In many ways, Summer of Fear and its literary source material are fundamentally inspired by this now classical thriller, and nobody would be surprised if you dismissed it as ‘Shadow of a Doubt for teenagers’. At this point you’d be also welcomed to remind yourself that Craven was by his own admission an admirer of Hitchcock’s work, which could be enough to explain what drove him to make this movie in the first place; an opportunity to remake Shadow of a Doubt and maybe give it some of Craven’s own flavour, the latter of which I honestly doubt he was successful in reducing to practice. But then again, it is even more interesting to prod further and inquire why – of all Hitchcock classics pining to be remade and reimagined – he would want to do a play on Shadow of a Doubt with a hint of witchcraft.
Pulling back and assuming a wider perspective over Craven’s work up to that point (and even further down the line), it is possible to distinguish a handful of thematic threads connecting his work, the most important and pervasive of which has to do with the critique of the conservative American family and its core values. In his early works, such as Last House on the Left, The Hills Have Eyes and Deadly Blessing (which came after Summer of Fear), Craven would apply quite a literal interpretation of the notion of deconstructing the All-American family by having it torn asunder by gangs of hippie murderers or roaming cannibals victimized by American nuclear ambitions. To this end, Summer of Fear is an exercise in taking a picture-perfect American upper-class family (anyone who owns horses is upper-class) by having it infiltrated by an intruder (Lee Purcell) who, by way of magic spells and curses, brings it to a brink of collapse.

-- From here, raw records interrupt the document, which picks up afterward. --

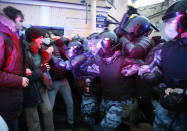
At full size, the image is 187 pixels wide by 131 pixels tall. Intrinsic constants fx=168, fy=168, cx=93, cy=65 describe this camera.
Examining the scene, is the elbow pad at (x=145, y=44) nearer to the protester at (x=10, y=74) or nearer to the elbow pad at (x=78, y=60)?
the elbow pad at (x=78, y=60)

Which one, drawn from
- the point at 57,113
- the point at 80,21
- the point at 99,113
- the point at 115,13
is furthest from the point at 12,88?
the point at 115,13

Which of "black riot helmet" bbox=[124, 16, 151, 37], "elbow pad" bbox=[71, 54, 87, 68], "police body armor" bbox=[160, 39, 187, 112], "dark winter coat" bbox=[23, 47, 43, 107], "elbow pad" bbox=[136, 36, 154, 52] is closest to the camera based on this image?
"police body armor" bbox=[160, 39, 187, 112]

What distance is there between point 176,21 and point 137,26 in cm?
121

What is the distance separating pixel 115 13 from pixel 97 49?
9.22 m

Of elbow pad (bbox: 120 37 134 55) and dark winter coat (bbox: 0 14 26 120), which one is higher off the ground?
elbow pad (bbox: 120 37 134 55)

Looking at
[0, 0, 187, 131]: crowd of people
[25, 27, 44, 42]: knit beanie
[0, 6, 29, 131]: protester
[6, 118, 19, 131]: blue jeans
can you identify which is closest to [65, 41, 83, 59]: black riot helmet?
[0, 0, 187, 131]: crowd of people

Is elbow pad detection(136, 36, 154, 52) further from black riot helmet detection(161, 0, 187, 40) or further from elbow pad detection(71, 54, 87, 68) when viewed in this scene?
elbow pad detection(71, 54, 87, 68)

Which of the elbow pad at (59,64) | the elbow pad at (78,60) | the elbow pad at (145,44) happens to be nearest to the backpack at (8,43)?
the elbow pad at (59,64)

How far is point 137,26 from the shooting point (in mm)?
3111

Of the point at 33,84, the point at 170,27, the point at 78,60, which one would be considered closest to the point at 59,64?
the point at 78,60

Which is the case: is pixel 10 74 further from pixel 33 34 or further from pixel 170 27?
pixel 170 27

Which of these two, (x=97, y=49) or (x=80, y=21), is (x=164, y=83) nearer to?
(x=97, y=49)

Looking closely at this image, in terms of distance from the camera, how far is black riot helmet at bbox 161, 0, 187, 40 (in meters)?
1.85

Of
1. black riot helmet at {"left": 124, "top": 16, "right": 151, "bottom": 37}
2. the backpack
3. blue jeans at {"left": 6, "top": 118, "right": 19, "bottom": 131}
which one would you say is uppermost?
black riot helmet at {"left": 124, "top": 16, "right": 151, "bottom": 37}
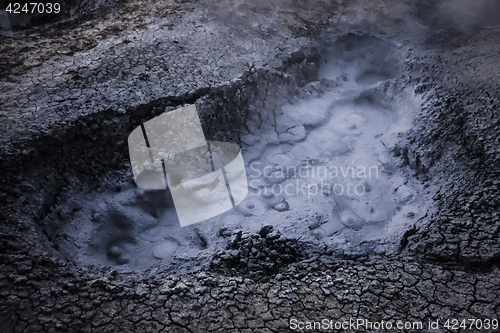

Sadly, this is honestly where the conversation ends because we can’t forget the film is based on a YA novel and all divagations will likely be ankle-deep at best. Therefore, an intriguing premise folding The Brady Bunch into Shadow of a Doubt with a hint of The Omen quickly devolves into a by-the-numbers detective story with Linda Blair trying to convince her family that her cousin Julia is not who she says she is. Thus, it becomes nearly impossible to tease out the handful of interesting wrinkles out of the narrative (not helped a whole lot by the downright terrible acting on display from all involved); but they are nevertheless there.
Even though it takes a keen eye to notice these blink-and-you’ll-miss-it thematic nodes peering out of the veritable swamp of mediocrity that constitutes the bulk of the film, Summer of Fear is understandably a film Wes Craven would gravitate towards based on his prior interests. For all its faults, and there are many, it is an attempt at ridiculing the conservative family, its safety in wealth and its arrogantly assumed invulnerability to external threats, which in this case again comes from the parts of American culture liberal elites have traditionally disregarded and dismissed as unworthy of attention or care.
But as a film designed to entertain Summer of Fear is only a few notches above Wes Craven’s output as a pornographer, there’s not a shadow of doubt (sic!) about that. It’s very difficult to sit through and almost openly infantile and unengaging. However, together with the filmmaker’s earlier efforts, Tobe Hooper’s The Texas Chainsaw Massacre and even John Carpenter’s Halloween, all of which saw the light of day in a similar time frame, Summer of Fear adds to a chorus of social commentary satirizing the prudishness and sense of cultural superiority baked into the core of an American nuclear family.